Your task: Return, word for word, every line of the items below, starting with the line that contains "As captured in" and continuing down to the last line of the items, with both of those lines included.

┌─ Entries

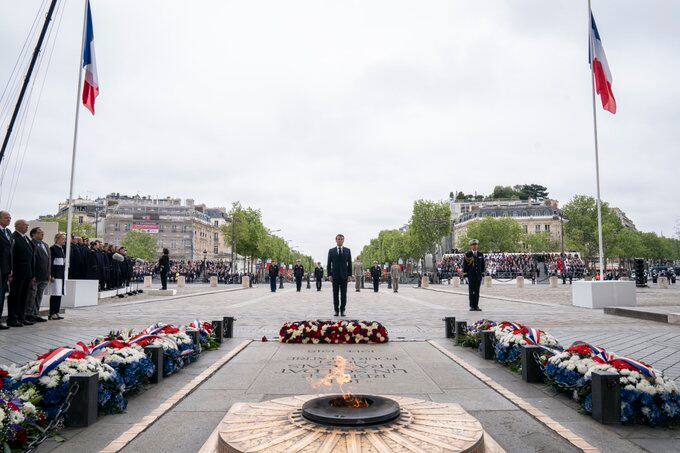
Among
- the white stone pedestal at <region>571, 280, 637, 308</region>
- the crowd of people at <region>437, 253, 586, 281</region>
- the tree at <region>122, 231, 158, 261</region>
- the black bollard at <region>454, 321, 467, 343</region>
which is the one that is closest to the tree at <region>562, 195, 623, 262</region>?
the crowd of people at <region>437, 253, 586, 281</region>

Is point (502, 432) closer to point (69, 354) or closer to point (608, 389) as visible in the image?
point (608, 389)

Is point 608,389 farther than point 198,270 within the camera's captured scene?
No

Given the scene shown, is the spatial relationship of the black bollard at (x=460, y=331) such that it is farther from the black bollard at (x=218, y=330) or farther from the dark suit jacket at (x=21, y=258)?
the dark suit jacket at (x=21, y=258)

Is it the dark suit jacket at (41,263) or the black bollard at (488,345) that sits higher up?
the dark suit jacket at (41,263)

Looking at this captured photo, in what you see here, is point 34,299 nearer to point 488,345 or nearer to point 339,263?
point 339,263

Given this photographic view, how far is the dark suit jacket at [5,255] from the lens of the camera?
34.1 feet

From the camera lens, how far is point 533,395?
5383 millimetres

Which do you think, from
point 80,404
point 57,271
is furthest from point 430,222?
point 80,404

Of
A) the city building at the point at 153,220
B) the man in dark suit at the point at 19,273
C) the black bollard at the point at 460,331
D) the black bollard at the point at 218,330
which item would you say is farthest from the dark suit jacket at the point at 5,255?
the city building at the point at 153,220

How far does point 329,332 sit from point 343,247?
5.53 metres

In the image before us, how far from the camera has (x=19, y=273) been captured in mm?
11203

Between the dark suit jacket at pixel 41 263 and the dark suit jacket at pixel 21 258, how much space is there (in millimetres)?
387

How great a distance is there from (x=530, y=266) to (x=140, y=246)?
76.2 metres

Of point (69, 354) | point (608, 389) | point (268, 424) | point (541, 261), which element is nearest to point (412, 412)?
point (268, 424)
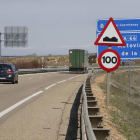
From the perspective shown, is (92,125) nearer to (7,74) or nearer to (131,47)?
(131,47)

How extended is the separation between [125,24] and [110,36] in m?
4.32

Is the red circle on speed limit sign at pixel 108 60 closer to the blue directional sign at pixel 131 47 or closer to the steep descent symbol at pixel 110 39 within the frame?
the steep descent symbol at pixel 110 39

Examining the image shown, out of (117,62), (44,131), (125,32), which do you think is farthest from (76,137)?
(125,32)

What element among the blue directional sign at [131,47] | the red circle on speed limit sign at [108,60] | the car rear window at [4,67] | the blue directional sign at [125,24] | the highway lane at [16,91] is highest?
the blue directional sign at [125,24]

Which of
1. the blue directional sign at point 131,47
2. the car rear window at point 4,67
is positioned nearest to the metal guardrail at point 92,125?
the blue directional sign at point 131,47

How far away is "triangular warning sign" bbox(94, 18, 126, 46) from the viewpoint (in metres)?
12.8

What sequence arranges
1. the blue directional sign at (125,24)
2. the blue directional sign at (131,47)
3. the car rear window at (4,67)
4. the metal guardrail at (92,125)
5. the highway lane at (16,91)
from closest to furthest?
the metal guardrail at (92,125)
the highway lane at (16,91)
the blue directional sign at (125,24)
the blue directional sign at (131,47)
the car rear window at (4,67)

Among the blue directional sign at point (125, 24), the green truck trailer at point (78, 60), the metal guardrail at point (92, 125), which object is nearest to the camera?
the metal guardrail at point (92, 125)

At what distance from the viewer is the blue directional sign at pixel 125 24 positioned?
1673 centimetres

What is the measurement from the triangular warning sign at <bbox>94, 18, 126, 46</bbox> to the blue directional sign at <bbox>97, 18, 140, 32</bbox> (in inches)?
140

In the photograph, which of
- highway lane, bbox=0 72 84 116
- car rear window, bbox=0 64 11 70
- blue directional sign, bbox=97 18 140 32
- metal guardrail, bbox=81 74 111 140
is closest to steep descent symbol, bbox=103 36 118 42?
metal guardrail, bbox=81 74 111 140

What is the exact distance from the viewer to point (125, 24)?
1712 centimetres

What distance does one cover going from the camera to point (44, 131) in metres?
9.37

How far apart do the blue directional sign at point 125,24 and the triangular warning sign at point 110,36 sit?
140 inches
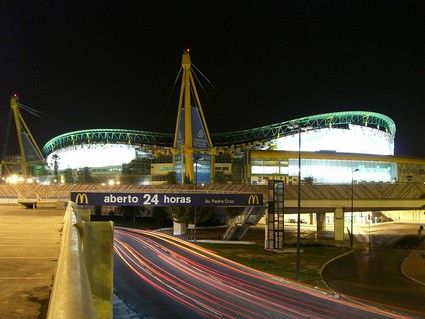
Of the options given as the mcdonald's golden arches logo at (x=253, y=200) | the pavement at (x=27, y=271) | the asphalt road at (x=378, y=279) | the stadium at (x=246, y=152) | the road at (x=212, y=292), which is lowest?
the asphalt road at (x=378, y=279)

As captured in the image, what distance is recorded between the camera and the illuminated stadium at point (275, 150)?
10525 cm

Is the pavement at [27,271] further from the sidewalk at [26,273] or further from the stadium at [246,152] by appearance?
the stadium at [246,152]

└─

Exercise result:
As captured in the image, what distance is recorded between the camera and the illuminated stadium at point (275, 150)?
10525 cm

Is the pavement at [27,271] further from the sidewalk at [26,273] or further from the stadium at [246,152] by appearance?
the stadium at [246,152]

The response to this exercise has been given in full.